A final observation of Prater, which to the rest of the group who weren’t battling a sleeping pill, was a really cool spot to visit, with some huge rides I didn’t dare go anywhere near, was that it seems like a lot of the attractions are privately owned and there’s a fair bit of carnie competition, because there were multiple versions of each type of ride. Either that or I was seeing double.
Ironically enough (at least I think so, Alanis Morrisette made me really confused as to the true meaning of ironic), I am currently hoeing in to the last of that same box of cold and flu’s. Pro’s of my nannying job: having a job. Cons: having to enter a primary school AND a kindergarten each day, a hot bed of viral infections. And the buggers seem to be immune to whatever’s going around so it’s just me that’s gone down! This time though, I’m laying off the sleeping pills and working on an appropriate amount of bedrest!
The largest speakers, or loudest, or best soundsystem, I forget which one, are supposedly found at a nightclub called Flex, on the riverside in central Vienna. The most hilarious thing is that the club itself is actually pretty small! I tell you, those bad boys are really loud. Well out of proportion there!
We went in search of this place, with some dubious google maps directions and an even more dubious cabby, and at last we were thrown out of the cab “Pretty sure its down there” and pointed toward some stairs leading down below a bridge, not seeing or hearing much partying at all. We saw a few people headed that way, and thought “seems legit” and followed. At the bottom of the stairs was what looked like a large beergarden, minus the garden. So really a whole bunch of people at picnic tables, and a bar opening out. This can’t be right, we thought, its really quiet.

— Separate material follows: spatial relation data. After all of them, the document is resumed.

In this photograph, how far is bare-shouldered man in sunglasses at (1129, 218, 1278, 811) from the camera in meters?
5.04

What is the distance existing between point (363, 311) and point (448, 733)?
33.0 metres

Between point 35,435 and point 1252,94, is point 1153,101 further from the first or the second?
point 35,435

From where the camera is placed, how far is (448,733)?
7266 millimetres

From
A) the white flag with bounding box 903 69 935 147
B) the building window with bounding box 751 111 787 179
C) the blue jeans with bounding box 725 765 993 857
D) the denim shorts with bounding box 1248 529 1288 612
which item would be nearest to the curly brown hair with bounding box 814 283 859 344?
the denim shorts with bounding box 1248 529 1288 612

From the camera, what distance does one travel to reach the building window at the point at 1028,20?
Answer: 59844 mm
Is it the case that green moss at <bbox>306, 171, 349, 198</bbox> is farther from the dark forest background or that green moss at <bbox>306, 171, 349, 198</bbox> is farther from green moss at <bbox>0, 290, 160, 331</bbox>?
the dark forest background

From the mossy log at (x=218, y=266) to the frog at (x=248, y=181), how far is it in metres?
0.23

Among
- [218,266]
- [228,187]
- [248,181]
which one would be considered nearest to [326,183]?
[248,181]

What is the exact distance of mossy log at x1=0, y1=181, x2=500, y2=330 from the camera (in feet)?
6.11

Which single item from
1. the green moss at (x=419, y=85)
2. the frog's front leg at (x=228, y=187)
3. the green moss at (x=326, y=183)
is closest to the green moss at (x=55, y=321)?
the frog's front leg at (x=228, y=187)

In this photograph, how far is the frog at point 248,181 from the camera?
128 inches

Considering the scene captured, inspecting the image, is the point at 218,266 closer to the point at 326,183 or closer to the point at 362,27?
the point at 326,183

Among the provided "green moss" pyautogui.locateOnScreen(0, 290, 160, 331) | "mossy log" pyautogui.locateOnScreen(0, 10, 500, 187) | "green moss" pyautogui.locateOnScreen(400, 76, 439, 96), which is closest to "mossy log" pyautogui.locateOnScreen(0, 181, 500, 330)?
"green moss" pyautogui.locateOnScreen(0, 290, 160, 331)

Eventually we spotted the door, with the glittering “Flex” over the top and realised that upstairs must be the pre-game area. Once we got downstairs our suspicions were confirmed – the drinks were significantly more expensive downstairs than up.
Inside, it was loud, like don’t even try to shout at eachother loud. To get a drink you had to point and gesture wildly and then drink whatever the bartender gave you because it was just too difficult to try to tell them it wasn’t what you wanted. The order of the day was some particularly grimy dubstep, and you definitely need to be a tad inebriated to enjoy a night of that at serious decibels! Many, of course, had taken that to whole new levels, and there were definitely a few crackpots on multiple combinations of not so legal stimulants. One of which came up to me and tried to bite my shoulder. It was weird. Mum and Dad you’ll be pleased to know those self defence skills came in handy!
He was cutting shapes so intensely I couldn’t even get a decent photo.
A further observation, as is common with drum n bass/dubstep gigs, was the male:female ratio was well off. Uncomfortably so. I’m usually not bothered by that sort of thing, but I was very close to requesting an escort to the bathroom to make sure I got back again OK! On that note, some pretty nifty bathroom decorations.
All in all though, a fun night and definitely worth a visit. And for anyone keen to check it out but nervous about the volume, get some free earplugs while you are getting your cheaper drink upstairs!